魏天心努力的睁开已经被打的肿成一条缝的眼看了徐冶一眼,心里猜测着他和白子洋的关系。
应该不至于吧,就是吃饭没给钱而已,至于把自己吊起来打吗?
可现在是没有人会在意他的想法的,他被人粗暴的吊在了房梁上。
徐冶戴上拳击手套朝着双手哈了口热气,然后对着他的肚子砰砰砰就是一套连环拳,魏天心本来就身上有伤,现在羞怒交加直接眼睛一翻晕死过去。
徐冶打了一会,人也打累了,摘了手套坐在凳子上歇息一会,喝了半瓶矿泉水,又用剩下半瓶矿泉水浇醒魏天心无比开心的说道:“身子还挺结实,打你比打沙袋还过瘾,知道爷爷为啥抓你到这来不?”
魏天心用吃人的眼光看着徐冶,他现在对徐冶的恨比白子洋更甚,白子洋只是讨厌而已,眼前这个人简直就是该死。
“啧啧,这眼睛瞪的,想咬我啊,来给你咬,来啊。”
徐冶跟逗狗一样把自己一只手指放在魏天心的嘴跟前,笑的那是无比的开心。
自从连续被白子洋修理过几次之后,他已经老实了许多,但今天的事是白子洋首肯的,他自然要玩的过瘾。
魏天心的肺都快被气炸了,呼哧呼哧的喘着粗气,突然一伸脖子真的向徐冶的手指咬去。
饶是徐冶手缩得快,但还是被蹭破了一点皮,这可把徐冶气坏了,直接一拳打的魏天心鼻血长流,咬牙切齿的说道:
“你这小垃圾居然真的咬我,看少爷我怎么消遣你,小马,叫你准备的东西准备好了吗。”
一个保镖走了过来一脸阴笑的说道:“少爷,都给您准备好了。”
“拿上来。”
徐冶大叫一声,立即用人提上来两个蛇皮袋子,里边也不知道装的什么,不停地蠕动着,还发出咯吱咯吱的叫声。
魏天心看着那袋子吓的脸色发白,颤声道:“你,你想做什么,袋子里是什么,赶紧拿开,无冤无仇的别玩的那么过分。你是谁,到底为什么抓我?”
“过分?少爷字典里就没这两个字。我是谁你不配问,为什么抓你,你心里有数。你不是嘴硬吗,现在叫你见识见识少爷发明的刑罚——蛇鼠一窝。这滋味一定会叫你终生难忘的。”
徐冶得意的哈哈大笑着,随手一挥,立即有人用袋子扎紧了魏天心的裤腿和领口,然后一个人提着两只黑耗子向着魏天心走来。

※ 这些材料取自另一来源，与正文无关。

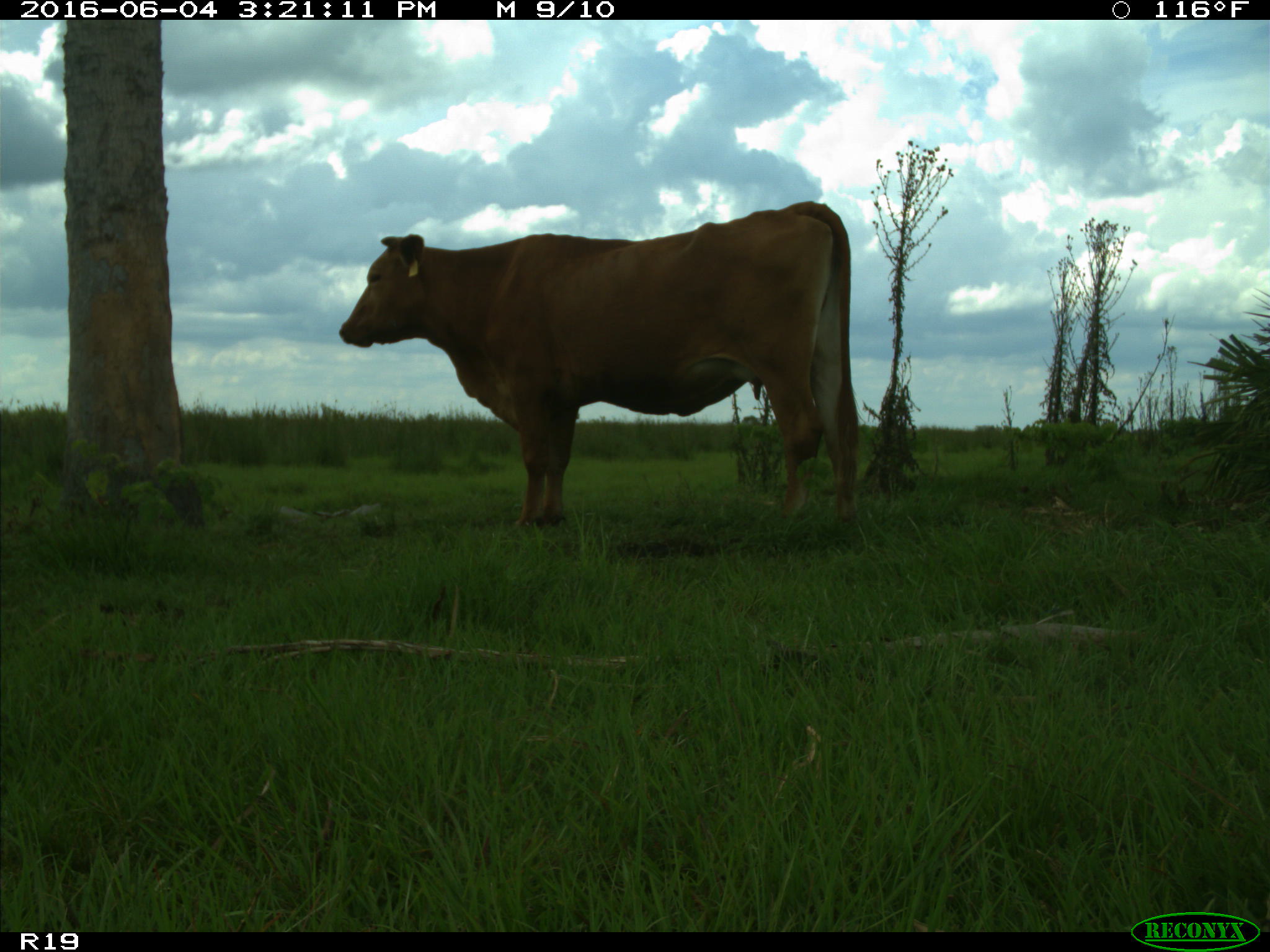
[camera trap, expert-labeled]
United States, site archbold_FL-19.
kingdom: Animalia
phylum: Chordata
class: Mammalia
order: Artiodactyla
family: Bovidae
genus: Bos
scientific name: Bos taurus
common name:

魏天心吓的都快尿了,像个小姑娘一样大喊起来:“走开,走开,不要过来,快点把那东西拿开。”
他小时候被老鼠咬过,所以这辈子最害怕的就是老鼠。
徐冶哈哈大笑道:“看你那怂样,还没开始玩呢,就把你吓成这样,小马快点,放老鼠。”
“是,少爷。”
小马立即解开魏天心的裤腰带把三只黑毛大老鼠塞了进去,然后又扎紧了皮带。
那老鼠被扔进一个黑暗的空间无洞可钻,顿时顺着魏天心的腿到处乱跑,不停的噬咬起来。
啊!
啊!
整个仓库都回荡着魏天心无比凄惨的叫声,徐冶拍手叫道:
“好,好,你终于叫了,你叫的越大声我就越兴奋,来,放蛇。”
有人打开了另外一个袋子,嘶~,嘶~,四五条水管粗细的花斑蛇从袋子里爬了出来,不停的往外吐着信子。
徐冶故意抓起一条蛇靠近魏天心吓唬道:
“怎么样,叫不叫爹,再不叫爹,你爹我可就要真的放蛇了。”
“叫你妈,你今晚最好杀了我,要不然我要你后悔生下来。”
魏天心不愧是练武之人,骨气那是杠杠的,不料这却激怒了徐冶,徐冶脸色一沉,冷冷说道:“好,有种,我叫你有种。”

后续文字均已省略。